A ÁRVORE - Conto Clássico Fantástico - H. P. Lovecraft
A
ÁRVORE
H.
P. Lovecraf
(1890
– 1937)
Tradução
de Paulo Soriano
Numa
encosta verdejante do monte Mênalo, na Arcádia, existe um olival ao redor das
ruínas de uma aldeia. Nas proximidades encontra-se um túmulo, outrora
embelezado com as mais sublimes esculturas, mas agora tão deteriorado quanto a
casa. Numa extremidade do túmulo, com as suas peculiares raízes deslocando os
blocos de mármore pentélico manchados pelo tempo, cresce uma oliveira anomalamente
grande, e de compleição curiosamente repulsiva. Assemelha-se tanto à figura de
um homem grotesco — ou de um cadáver contorcido pela morte — que os camponeses temem passar por ela nas noites em que a Lua brilha debilmente por entre os
seus galhos retorcidos. O monte Mênalo é um dos locais favoritos do temido Pã, cujos
estranhos companheiros são uma miríade, e os simples pastores acreditam que a
árvore deve ter algum hediondo parentesco com aqueles sátiros selvagens. Mas um
velho apicultor, que vive numa cabana próxima, contou-me uma história
diferente.
Há
muitos anos, quando a aldeia na encosta era nova e resplandecente, os
escultores Kalos e Musides lá viviam. A beleza de suas obras era elogiada da Lídia
a Neápolis, e ninguém ousava dizer que um ou outro se destacava em destreza. O
Hermes de Kalos estava num santuário de mármore em Corinto, e a Palas de
Musides rematava uma coluna em Atenas, perto do Partenon. Todos os homens
prestavam homenagem a Kalos e Musides, e se maravilhavam porque nenhuma sombra
de ciúme artístico arrefecia o calor da fraterna amizade que havia entre eles.
Embora
Kalos e Musides estivessem sempre em perfeita harmonia, eram distintos em
natureza. Enquanto Musides desfrutava das noites entre os prazeres urbanos de Tégea,
Kalos preferia ficar em casa, furtando-se à visão de seus escravos para
recolher-se aos frescos recantos do olival. Lá, meditava sobre as visões que
enchiam a sua mente, e concebia as formas de beleza que mais tarde
imortalizaria em mármore quase vivo. Os ociosos, de fato, comentavam que Kalos conversava
com os espíritos do bosque, e que as suas estátuas não passavam de imagens dos
faunos e das dríades com os quais se encontrava, uma vez que nunca esculpia
suas obras a partir de modelos vivos.
Tão
famosos eram Kalos e Musides que ninguém se surpreendeu quando o tirano de
Siracusa lhes enviou representantes para lhes falar sobre a custosa estátua de Tique[1]

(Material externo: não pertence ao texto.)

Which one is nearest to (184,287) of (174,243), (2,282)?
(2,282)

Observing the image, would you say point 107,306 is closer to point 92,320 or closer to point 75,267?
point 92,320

que ele pretendia erguer na sua cidade. De grande tamanho e feitura inigualável
haveria de ser a estátua, pois estava destinada a ser a maravilha das nações e
uma meta para os viajantes. Exaltado para além da imaginação seria aquele cuja
obra fosse escolhida, e Kalos e Musides foram convidados a competir por tal
distinção. O amor fraterno entre os artistas era bem conhecido, e o astuto tirano
conjecturava que, em vez de esconder do outro o seu labor, cada um ofereceria
ao outro auxílio e conselhos. E de modo que tal colaboração produziria duas
imagens de beleza inigualável, a mais adorável das quais eclipsaria até os
sonhos dos poetas.
Os
escultores aceitaram com alegria a oferta do tirano e, nos dias seguintes, os
seus escravos ouviram os incessantes golpes dos cinzéis. Kalos e Musides não esconderam um do
outro a obra que esculpia, apesar de
reservarem a sua visão apenas para os dois. À exceção dos seus, nenhum outro olhar
devassava aquelas duas figuras divinas, por hábeis golpes libertadas dos rudes blocos
que lhes aprisionavam as formas desde o início do mundo.
À
noite, como antes, Musides frequentava os salões de banquete de Tégea, enquanto
Kalos passeava, sozinho, no olival. Mas, com o passar do tempo, as pessoas
notaram uma certa ausência de alegria no outrora radiante Musides. Era estranho
— comentavam — que tal melancolia abatesse alguém tão propenso a conquistar a
mais alta das honrarias artísticas. Passaram-se muitos meses, mas o amargo
semblante de Musides nada revelava da forte expectativa que aquela situação
deveria suscitar.
Então,
certo dia, Musides revelou que Kalos estava doente. Após esta revelação, ninguém
mais se surpreendeu com a sua tristeza, pois o apego entre ambos os escultores
era por todos conhecido como profundo e sagrado.
Muitos
vieram visitar Kalos e, de fato, perceberam a palidez que assomara o seu rosto,
embora o artista conservasse uma serena felicidade no semblante, que tornava o
seu olhar dotado de uma magia superior à
de Musides. Este, claramente absorvido pela ansiedade, afastava todos os
escravos em seu afã de alimentar e cuidar do amigo com as próprias mãos. Escondidas
atrás de pesadas cortinas estavam as duas figuras inacabadas de Tique, ultimamente
pouco tocadas pelo enfermo e pelo seu fiel cuidador.
À
medida que, inexplicavelmente, mais e mais enfraquecia, apesar das atenções dos
médicos perplexos e da companhia de seu assíduo amigo, Kalos pedia
frequentemente para ser levado para o seu tão amado bosque. Lá, implorava para
ser deixado sozinho, como se desejasse conversar com seres invisíveis. Musides atendia
invariavelmente tais desejos, embora seus olhos se enchessem de lágrimas ao considerar
que Kalos se importava mais com os faunos e dríades do que com ele, o seu
íntimo amigo. Finalmente, o fim se aproximou e Kalos discorreu sobre coisas do além-túmulo.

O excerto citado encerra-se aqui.